Start of Selected extract

Coyotes might not be the only big, meat-eating creature that Mount Pleasant and other Charleston-area suburban residents have to fret about.
A recent study by an environment and natural resources professor suggests that once conditions are rife for coyotes to populate an urban area, they’re just as rife for even bigger mammals to make themselves at home.
As in: mountain lions, wolves and bears.
That’s just the sort of thing you need to hear in a nice, quiet bedroom community like Mount Pleasant, where a pack of a few dozen coyotes last year surprised residents near Patriots Point by menacing their dogs.
Coyotes, in fact, are now found almost everywhere in the state.
“We used to think only little carnivores could live in cities,” said Stan Gehrt, an Ohio State University associate professor, in a news release. “But we’re finding that these animals are much more flexible than we give them credit for, and they’re adjusting to our cities.”
How disconcerting is that? Gehrt’s finding comes from a 12-year study in Chicago, the third largest city in the country, where a modest 2.7 million people live.
OK, so wolves aren’t an immediate threat in the Lowcountry. But a few hundred black bears now roam the coast. From 2005 to 2010, their range expanded from the forests of upper Berkeley and Charleston counties through Dorchester County to southern Charleston County.
A bear was spotted in 2011 between Jedburg and Moncks Corner. In 2008, a car struck a bear on Interstate 26 near Summerville.
Unconfirmed sightings of Eastern cougars continue in the Lowcountry, and confirmed sightings are occurring little more than 100 miles away.
When it comes to a young male cougar, “you’re talking about an animal that could travel a couple hundred miles,” said wildlife biologist Jay Butfiloski, of S.C. Department of Natural Resources. “He’s looking for love, but he’s heading in the wrong direction.”
Butfiloski doesn’t believe there’s any direct correlation between coyotes making themselves at home and bears or cougars turning up.

End of Selected extract

**Activity A:** In the coyote article, condense the paragraph that begins "OK, so wolves aren't an immediate threat" into one shorter sentence that keeps its main facts.
**Activity B:** Quote the coyote article word for word, covering everything from "Coyotes, in fact, are" down to "southern Charleston County.".
The material comes from a separate source and is unrelated to the coyote article.

Start of Given data

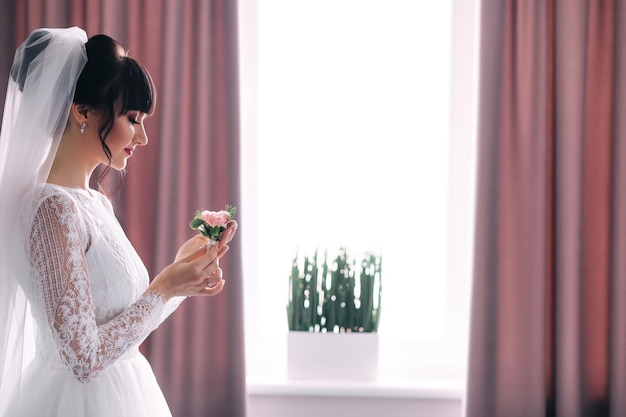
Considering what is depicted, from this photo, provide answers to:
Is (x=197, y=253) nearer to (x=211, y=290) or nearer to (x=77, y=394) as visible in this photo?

End of Given data

**Written answer A:** Wolves pose no immediate Lowcountry threat, but a few hundred black bears now roam the coast, and from 2005 to 2010 their range spread from upper Berkeley and Charleston counties through Dorchester County to southern Charleston County.

**Written answer B:**
Coyotes, in fact, are now found almost everywhere in the state.
“We used to think only little carnivores could live in cities,” said Stan Gehrt, an Ohio State University associate professor, in a news release. “But we’re finding that these animals are much more flexible than we give them credit for, and they’re adjusting to our cities.”
How disconcerting is that? Gehrt’s finding comes from a 12-year study in Chicago, the third largest city in the country, where a modest 2.7 million people live.
OK, so wolves aren’t an immediate threat in the Lowcountry. But a few hundred black bears now roam the coast. From 2005 to 2010, their range expanded from the forests of upper Berkeley and Charleston counties through Dorchester County to southern Charleston County.